私は少し溜め息をついた後、
紅乃さん(って藤原さんが言ってたっけ)をみた。

「あ。うん。いいよ。」

彼女は微笑みながら応えてくれた。

え、なんかすっごく癒されるんですが。

「……香狩さん?」

「ん?」

私は紅乃さんをみる。

「あ。いや。ただ他の教科書はどうなのかなって…」

「ああ。そっか。んー。ちょっと見せてくれる?」

「うん。」

私は紅乃さんの持ってた教科書と私が持ってきた教科書を見る。

……うん。見事に全部違う。

「……紅乃さん。ごめん。今日一日だけ見せて。」

「え?」

「え、いやだから今日だけ見せてくれる?
ああ、嫌なら仕方ないけど…」

「え。あ、ううん。ただ今日だけでいいのかなって。
なんなら教科書届くまで見せてあげるよ?」


なんだ。さっきの「え?」はそのことか。


私は笑って(微笑んだだけだけど)紅乃さんを見た。

「大丈夫だよ。紅乃さんの持ってる教科書。私も持ってるから。」

「そうなの?」

紅乃さんは不思議そうに私を見る。・・・あたりまえか。

「うん。だって前の前の学校の教科書がそこのだったから。」
 
私は紅乃さんの持ってる教科書をさしながら答える。

「そうなんだ。なら今日だけで良いね。」

紅乃さんはまた優しく笑った。

「うん。」

つられて私も笑った。

「あ、ねぇ。」

私は少し黙った後、紅乃さんに聞いた。

「?なに?」

「名前、聞いてないと思って。

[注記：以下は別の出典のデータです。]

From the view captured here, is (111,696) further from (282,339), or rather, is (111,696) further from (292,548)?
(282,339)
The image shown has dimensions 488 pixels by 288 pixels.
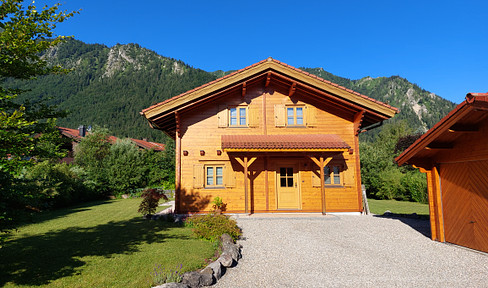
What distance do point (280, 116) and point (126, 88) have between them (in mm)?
113588

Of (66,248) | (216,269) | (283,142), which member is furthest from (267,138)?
(66,248)

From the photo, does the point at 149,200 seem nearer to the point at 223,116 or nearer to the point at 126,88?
the point at 223,116

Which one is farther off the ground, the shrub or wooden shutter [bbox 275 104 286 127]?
wooden shutter [bbox 275 104 286 127]

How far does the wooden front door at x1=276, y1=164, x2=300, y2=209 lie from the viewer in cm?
1225

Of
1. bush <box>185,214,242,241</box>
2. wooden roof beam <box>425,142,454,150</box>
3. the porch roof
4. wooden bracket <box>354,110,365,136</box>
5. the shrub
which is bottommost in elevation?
bush <box>185,214,242,241</box>

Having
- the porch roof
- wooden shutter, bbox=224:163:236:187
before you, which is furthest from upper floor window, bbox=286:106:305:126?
wooden shutter, bbox=224:163:236:187

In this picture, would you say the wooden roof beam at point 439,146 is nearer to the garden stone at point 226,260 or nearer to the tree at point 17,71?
the garden stone at point 226,260

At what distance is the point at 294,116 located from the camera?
42.0 ft

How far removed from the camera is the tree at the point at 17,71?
4.20 m

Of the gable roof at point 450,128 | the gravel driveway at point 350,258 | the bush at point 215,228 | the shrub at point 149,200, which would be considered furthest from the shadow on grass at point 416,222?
the shrub at point 149,200

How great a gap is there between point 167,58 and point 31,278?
482ft

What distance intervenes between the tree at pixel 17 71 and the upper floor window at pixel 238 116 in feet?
26.0

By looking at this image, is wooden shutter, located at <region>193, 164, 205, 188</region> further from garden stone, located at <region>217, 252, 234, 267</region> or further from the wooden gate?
the wooden gate

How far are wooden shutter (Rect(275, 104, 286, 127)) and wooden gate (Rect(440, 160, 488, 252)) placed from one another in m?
6.59
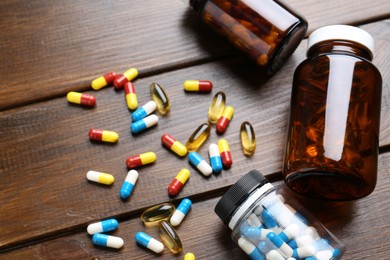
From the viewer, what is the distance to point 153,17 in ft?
4.06

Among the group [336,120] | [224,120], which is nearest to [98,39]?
[224,120]

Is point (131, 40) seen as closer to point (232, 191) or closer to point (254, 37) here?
point (254, 37)

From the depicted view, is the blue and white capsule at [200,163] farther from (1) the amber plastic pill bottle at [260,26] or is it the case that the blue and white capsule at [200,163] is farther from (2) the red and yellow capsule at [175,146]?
(1) the amber plastic pill bottle at [260,26]

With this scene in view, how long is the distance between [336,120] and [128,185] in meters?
0.43

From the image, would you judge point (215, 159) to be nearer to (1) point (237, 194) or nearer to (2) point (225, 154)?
(2) point (225, 154)

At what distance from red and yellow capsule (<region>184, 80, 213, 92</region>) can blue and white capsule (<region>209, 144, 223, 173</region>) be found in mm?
128

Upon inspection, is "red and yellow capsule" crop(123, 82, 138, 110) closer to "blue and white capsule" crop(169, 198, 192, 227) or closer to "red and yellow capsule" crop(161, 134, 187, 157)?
"red and yellow capsule" crop(161, 134, 187, 157)

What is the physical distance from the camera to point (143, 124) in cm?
115

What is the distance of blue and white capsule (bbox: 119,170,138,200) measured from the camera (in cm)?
111

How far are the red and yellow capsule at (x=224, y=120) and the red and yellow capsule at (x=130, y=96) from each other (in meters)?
0.18

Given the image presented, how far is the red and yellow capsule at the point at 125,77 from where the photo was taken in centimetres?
118

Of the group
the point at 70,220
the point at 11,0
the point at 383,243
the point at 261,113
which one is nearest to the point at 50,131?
the point at 70,220

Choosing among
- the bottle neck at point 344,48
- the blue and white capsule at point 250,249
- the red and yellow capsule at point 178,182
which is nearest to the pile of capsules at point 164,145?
the red and yellow capsule at point 178,182

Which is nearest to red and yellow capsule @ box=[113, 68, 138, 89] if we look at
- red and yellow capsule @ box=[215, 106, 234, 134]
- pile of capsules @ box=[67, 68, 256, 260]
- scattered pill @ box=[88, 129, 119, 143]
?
pile of capsules @ box=[67, 68, 256, 260]
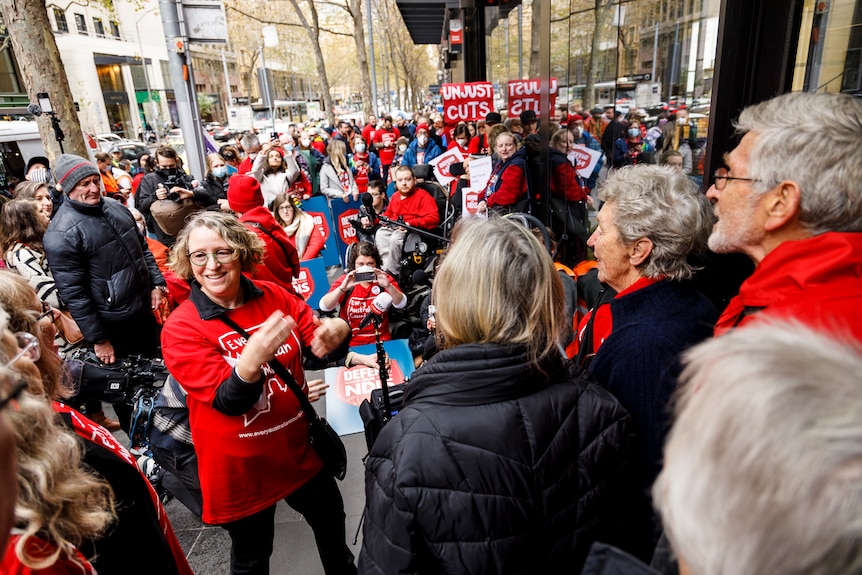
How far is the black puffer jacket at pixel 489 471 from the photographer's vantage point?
1266mm

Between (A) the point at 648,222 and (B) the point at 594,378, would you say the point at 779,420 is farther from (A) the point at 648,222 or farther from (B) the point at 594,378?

」

私は紅乃さんの名前を知らないからそう聞いた。

「そっか。私の名前言ってなかったね。
私の名前は白鳥紅乃(シラトリ クレノ)だよ。
紅乃って呼んで。」

そういって紅乃さん。もとい紅乃はまた笑った。

「じゃあ私は朱嘉で良いよ。」

私は紅乃に言った。

「うん。これからヨロシクね。」

ガラッ

そこで先生が入ってきて私達は会話を止めた。